According to Gerson, lentivirus delivery vectors are poised to become the “dominant player” in gene transfer in humans.
Lentivirus delivery vectors “have shown to be safer than retroviruses; more efficient than any other vector we have; stable; they don’t seem to cause insertional mutations at the rate of other vectors; and they’re more predictable,” Gerson said. “All of this hints that, going forward, this will be a better tool than most any other gene-transfer technology that is now available.”
As such, Gerson said that he expects his lab to continue working with Lentigen on other gene targets that would be appropriate for lentiviral-bases therapeutics, although he declined to say whether the partners have drawn up an official sponsored research agreement.

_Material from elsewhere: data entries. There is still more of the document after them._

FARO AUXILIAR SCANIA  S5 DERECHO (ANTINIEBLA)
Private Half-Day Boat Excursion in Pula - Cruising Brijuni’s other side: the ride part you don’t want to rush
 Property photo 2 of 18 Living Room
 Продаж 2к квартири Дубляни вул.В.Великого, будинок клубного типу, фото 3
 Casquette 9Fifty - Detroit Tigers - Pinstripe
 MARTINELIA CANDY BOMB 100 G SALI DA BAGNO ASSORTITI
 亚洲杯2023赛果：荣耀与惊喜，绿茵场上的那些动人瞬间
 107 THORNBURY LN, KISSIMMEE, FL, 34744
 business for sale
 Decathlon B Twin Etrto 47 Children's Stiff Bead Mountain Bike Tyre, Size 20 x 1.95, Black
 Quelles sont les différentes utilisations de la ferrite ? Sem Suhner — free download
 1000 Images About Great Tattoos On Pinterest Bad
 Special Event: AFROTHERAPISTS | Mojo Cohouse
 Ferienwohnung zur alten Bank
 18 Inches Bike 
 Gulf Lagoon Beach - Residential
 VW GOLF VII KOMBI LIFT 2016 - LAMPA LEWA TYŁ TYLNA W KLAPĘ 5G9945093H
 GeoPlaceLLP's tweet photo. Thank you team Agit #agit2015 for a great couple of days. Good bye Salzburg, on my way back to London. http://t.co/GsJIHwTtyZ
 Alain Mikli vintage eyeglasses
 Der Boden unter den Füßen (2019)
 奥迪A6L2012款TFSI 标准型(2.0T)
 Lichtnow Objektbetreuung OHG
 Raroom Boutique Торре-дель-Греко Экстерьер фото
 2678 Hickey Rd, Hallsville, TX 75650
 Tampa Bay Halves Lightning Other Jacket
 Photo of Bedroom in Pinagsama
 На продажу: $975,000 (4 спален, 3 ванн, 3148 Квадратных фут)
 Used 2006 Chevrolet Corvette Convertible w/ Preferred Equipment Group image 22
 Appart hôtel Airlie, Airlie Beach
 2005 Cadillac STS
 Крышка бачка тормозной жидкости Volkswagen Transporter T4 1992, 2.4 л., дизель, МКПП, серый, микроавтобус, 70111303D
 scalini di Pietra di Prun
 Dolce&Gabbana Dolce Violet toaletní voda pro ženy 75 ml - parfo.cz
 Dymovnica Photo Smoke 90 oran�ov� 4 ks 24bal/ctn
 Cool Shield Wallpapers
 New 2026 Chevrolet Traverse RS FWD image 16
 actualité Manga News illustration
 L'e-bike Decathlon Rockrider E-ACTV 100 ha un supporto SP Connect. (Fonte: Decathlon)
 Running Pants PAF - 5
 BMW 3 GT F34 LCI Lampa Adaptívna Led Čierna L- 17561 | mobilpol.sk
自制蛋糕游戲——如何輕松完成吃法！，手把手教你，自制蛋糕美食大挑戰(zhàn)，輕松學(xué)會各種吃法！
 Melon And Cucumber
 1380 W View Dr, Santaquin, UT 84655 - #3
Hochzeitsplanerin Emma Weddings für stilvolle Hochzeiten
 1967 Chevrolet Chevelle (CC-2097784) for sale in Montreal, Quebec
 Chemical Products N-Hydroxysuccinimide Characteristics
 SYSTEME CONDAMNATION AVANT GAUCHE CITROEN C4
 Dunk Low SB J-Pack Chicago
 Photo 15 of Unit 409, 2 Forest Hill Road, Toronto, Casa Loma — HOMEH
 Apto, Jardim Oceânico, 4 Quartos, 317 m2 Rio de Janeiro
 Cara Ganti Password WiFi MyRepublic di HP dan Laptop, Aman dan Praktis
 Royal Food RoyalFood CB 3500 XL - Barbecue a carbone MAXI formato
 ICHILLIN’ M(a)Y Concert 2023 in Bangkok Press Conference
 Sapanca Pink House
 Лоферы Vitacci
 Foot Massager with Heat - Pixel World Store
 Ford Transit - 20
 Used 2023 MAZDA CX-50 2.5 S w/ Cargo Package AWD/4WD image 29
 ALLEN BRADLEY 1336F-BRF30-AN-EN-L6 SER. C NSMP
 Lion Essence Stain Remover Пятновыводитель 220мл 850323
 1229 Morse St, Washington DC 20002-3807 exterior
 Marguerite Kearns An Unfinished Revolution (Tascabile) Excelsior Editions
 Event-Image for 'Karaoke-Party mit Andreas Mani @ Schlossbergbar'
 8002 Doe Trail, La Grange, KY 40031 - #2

“There is a lot of inventory right now that they and we are developing, and there are going to be, over time, numerous other partners that will want to come and play in this space with the vector backbone from Lentigen and the gene that we’re providing,” Gerson said.
“As one can imagine the variety of modifications of the lentivirus to optimize gene transfer, combined with a whole second generation of genes that would be piggy-backed into this system, that would provide more clinical applications – and the sky’s the limit on what those genes might be,” he added.